Hodge tells sacked Rover workers: get a job at Tesco

Click to follow
The Independent Online

Margaret Hodge, the work and pensions minister, has come under fire from former MG Rover workers after she suggested the skilled workers should take jobs in a supermarket.

Margaret Hodge, the work and pensions minister, has come under fire from former MG Rover workers after she suggested the skilled workers should take jobs in a supermarket.

Mrs Hodge described the labour market in the West Midlands - where more than 5,000 people lost their jobs in May - as "healthy" and said a new branch of Tesco's could provide job opportunities for former MG Rover workers.

But her remarks were condemned as "the comments of an incompetent idiot masquerading as a minister" by Tony Woodley, the general secretary of the Transport and General Workers Union.

Mr Woodley had warned, when MG Rover went into administration in April that supermarket jobs were not adequate replacements for work at the Longbridge car plant and said his members had no intention of seeing the site turned into a retail park.

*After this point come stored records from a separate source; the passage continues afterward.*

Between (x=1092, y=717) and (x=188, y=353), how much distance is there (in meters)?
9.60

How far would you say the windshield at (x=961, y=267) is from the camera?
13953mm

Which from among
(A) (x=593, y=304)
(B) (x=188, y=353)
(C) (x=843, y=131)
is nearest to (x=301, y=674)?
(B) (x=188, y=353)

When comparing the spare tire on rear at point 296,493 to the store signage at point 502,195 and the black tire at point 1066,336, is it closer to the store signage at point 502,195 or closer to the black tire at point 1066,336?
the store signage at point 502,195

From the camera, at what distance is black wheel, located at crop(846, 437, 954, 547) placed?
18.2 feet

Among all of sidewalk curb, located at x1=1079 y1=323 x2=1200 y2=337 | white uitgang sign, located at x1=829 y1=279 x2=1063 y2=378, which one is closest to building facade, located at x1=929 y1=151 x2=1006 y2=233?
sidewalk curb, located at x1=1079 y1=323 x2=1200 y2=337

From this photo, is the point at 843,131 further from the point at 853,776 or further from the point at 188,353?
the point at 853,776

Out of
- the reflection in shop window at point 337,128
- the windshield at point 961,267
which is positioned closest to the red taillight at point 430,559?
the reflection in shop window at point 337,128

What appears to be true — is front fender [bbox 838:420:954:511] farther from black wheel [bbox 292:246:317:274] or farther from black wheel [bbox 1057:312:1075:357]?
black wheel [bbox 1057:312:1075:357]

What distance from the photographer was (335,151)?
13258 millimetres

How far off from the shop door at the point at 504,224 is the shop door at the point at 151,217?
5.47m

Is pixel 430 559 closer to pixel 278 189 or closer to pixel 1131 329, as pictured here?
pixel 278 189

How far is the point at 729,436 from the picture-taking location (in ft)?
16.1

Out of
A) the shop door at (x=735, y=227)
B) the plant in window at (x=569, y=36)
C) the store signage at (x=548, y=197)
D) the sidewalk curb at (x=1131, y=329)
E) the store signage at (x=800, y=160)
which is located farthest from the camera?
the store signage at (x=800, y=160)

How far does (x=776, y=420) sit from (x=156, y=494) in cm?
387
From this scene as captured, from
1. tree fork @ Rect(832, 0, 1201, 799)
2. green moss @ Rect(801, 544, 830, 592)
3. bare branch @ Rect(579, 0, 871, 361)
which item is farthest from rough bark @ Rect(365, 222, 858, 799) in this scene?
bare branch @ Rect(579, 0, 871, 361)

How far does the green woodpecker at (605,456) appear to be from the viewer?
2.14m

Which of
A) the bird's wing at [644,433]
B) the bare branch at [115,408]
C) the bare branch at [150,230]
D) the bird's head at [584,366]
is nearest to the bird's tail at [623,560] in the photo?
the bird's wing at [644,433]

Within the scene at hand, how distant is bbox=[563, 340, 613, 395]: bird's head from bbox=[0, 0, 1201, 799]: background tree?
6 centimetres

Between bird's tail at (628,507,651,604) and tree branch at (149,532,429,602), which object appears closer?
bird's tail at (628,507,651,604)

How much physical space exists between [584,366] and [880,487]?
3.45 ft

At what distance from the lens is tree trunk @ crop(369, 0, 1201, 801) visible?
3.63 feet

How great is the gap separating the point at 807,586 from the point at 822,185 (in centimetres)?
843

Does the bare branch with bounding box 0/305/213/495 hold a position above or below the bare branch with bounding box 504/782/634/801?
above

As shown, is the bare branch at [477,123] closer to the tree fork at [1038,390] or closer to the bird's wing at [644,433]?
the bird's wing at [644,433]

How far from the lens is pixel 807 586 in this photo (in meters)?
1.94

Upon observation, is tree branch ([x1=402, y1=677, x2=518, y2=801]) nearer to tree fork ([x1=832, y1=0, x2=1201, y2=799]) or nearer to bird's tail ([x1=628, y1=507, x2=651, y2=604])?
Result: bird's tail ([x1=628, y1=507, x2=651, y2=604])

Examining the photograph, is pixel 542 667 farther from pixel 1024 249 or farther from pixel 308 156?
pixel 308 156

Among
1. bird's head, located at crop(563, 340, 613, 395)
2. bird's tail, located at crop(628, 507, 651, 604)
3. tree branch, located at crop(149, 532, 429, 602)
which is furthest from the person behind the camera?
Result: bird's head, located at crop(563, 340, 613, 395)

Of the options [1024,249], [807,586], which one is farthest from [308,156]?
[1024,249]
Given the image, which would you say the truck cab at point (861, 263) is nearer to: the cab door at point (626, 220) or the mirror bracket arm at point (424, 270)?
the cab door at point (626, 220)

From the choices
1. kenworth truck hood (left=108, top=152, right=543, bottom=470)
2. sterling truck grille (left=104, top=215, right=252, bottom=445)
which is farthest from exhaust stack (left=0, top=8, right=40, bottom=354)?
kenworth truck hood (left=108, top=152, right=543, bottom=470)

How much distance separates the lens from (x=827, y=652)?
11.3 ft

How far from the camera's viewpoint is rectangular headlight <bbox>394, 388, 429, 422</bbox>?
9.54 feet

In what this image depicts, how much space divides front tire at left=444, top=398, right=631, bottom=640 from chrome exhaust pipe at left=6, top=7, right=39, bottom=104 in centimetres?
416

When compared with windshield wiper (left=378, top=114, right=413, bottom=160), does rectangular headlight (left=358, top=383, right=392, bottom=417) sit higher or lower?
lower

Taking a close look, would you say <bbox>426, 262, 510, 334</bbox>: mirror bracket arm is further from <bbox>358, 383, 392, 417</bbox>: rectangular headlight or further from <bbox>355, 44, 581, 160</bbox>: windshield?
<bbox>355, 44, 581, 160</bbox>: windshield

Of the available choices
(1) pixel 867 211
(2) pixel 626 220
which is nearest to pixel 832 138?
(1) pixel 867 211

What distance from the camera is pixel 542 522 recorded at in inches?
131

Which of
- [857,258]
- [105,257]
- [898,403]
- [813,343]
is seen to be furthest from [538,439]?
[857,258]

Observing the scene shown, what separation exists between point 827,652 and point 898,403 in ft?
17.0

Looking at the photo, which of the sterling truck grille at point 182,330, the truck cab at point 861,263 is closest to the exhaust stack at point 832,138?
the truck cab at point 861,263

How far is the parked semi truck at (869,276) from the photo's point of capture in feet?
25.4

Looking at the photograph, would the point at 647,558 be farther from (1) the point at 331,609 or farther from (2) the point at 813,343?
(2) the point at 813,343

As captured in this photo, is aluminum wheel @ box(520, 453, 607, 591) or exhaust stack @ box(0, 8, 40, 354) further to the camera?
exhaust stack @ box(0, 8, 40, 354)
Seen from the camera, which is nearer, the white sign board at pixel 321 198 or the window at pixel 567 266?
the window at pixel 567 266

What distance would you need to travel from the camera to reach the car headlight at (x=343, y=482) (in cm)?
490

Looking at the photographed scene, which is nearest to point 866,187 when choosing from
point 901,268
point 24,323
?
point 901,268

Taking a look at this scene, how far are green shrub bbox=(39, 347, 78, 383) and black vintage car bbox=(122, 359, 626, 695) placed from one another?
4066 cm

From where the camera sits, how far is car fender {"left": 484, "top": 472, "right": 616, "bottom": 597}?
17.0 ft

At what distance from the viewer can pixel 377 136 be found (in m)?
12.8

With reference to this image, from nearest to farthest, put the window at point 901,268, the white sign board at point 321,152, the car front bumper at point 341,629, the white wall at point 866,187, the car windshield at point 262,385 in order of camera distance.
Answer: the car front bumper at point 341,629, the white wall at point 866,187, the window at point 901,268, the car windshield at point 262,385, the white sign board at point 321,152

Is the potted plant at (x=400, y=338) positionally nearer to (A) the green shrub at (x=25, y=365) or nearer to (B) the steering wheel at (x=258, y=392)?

Mr Woodley said that the Government should be concerned about the loss of skilled manufacturing jobs. "Some Government ministers clearly don't understand the strategic importance of the car industry and its skilled workforce. The TGWU has not given up hope of saving some of the Rover jobs and skills even if Margaret Hodge has."

One former Rover worker, Phil Hanks, said the remarks about Tesco jobs would not go down well among ex-Longbridge employees. "The jobs we had at Rover were highly skilled. Working at Tesco's would obviously be nothing like the same kind of work and the pay would be nowhere near what we used to earn."

Mr Hanks said he knew of at least one former Rover worker who had decided to join the local Tesco store.

Mrs Hodge made the comments in an interview with a local paper, the Wolverhampton Express & Star. When asked whether former Rover workers should apply for the 350 jobs to be created when a proposed new store opened in the area, she replied: "They will work all over the place ... I am saying some of the jobs are in Tesco and they will meet the needs of some of the unemployed and people looking for work. There are also other jobs arising out of new industrial developments."

She later modified her remarks to say she did not mean Rover workers should apply to Tesco's and pointed out that more than 1,000 former Rover employees had found work and another 2,000 were on training programmes.

Julie Kirkbride, the Conservative MP for Bromsgrove, branded Ms Hodge's comments "stupid" and said it was vital the valuable skills of the workers were retained. "What Margaret Hodge has said is particularly stupid and ill-informed. The whole point is we don't want to lose manufacturing jobs and skills from the West Midlands. It is important for the prosperity of the area that as many Rover workers as possible find employment using their existing engineering and other skills.

The Liberal Democrat trade and industry spokesman, Norman Lamb, said: "These ill-judged remarks by Margaret Hodge will be of little use to former Rover employees.

"These workers should be encouraged to find jobs where they can use their engineering and other skills.

"The Government should do all it can to create appropriate employment opportunities for these highly-trained workers who have been put out of work."